— Она была мне женой, — проговорил Уильям, и голос его прервался.
Он быстро овладел собой и все же говорил с трудом, часто сглатывая, словно ком стоял у него в горле.
— Я всегда хотел ее видеть.
Он кликнул слугу, и вскоре появился худой бледный человечек.
— Пирс, принеси эля. Приношу извинения, — продолжал он. — Мой кошелек отощал, и если прежде я предложил бы вам вина, то теперь должен обходиться элем.
Когда Пирс вернулся и в руках Болдуина и Саймона оказались большие кружки эля, он продолжил рассказ.
— Я хотел с ней увидеться, чтобы снова попытаться убедить, что следует огласить наш брак. Я не хотел, чтобы она возвращалась к отцу и к этому змеенышу-братцу. Вы его видели? Зовут его Тимоти, но я не могу и вообразить человека, менее похожего на апостола Тимофея. Он отвратителен, как прокаженный.
Она, по своему обыкновению, отказала мне. Время еще не приспело, сказала она. Я слишком долго ее уговаривал, а она и слушать не хотела. Тогда я спросил ее про своего сына, но ее насмешила даже мысль, что между ними могло что-то быть. Все же, признаюсь, что-то в ее речи насторожило меня.
— Что?
— Слова звучали неестественно. Я уже не молод, сэр Болдуин, как и ты. Ты знаешь, и я знаю, что можно распознать ложь в голосе любимой. О, не смотри на меня так. Я никого не убивал в ту ночь. Я расслышал эту нотку и знал, что она встречается с моим сыном.

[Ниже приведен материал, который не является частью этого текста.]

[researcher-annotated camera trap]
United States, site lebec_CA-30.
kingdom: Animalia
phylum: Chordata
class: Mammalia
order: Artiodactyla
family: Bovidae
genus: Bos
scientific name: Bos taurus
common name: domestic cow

Я был расстроен, но не настолько, чтобы убить двух самых дорогих для меня людей. Это было бы безумием!
— Как же ты поступил?
— Я расстался с ней с огромной тяжестью на сердце, с готовыми прорваться слезами. Я не хотел больше вынуждать ее ко лжи и в одиночестве вернулся сюда, убеждая себя, что жестоко было привязывать ее к себе, когда ей нужен молодой муж. Я был готов лжесвидетельствовать, объявив, что мы никогда не были мужем и женой.
— А вы были? При таких обстоятельствах ухаживания — трудное дело.
— Думаю, она полюбила меня, как отца. Может быть, от родного ей было мало радости? Вышло так, что мы однажды встретились у Розари, где я надзирал за строительными работами. Она увидела меня и подошла извиниться.
— За что извиниться?
— А вам не говорили? Поместье Розари принадлежало мне. Когда его у меня отобрали, я остался без земель.
Болдуин был удивлен.
— Земли вокруг Розари? Такие болота недорого стоят!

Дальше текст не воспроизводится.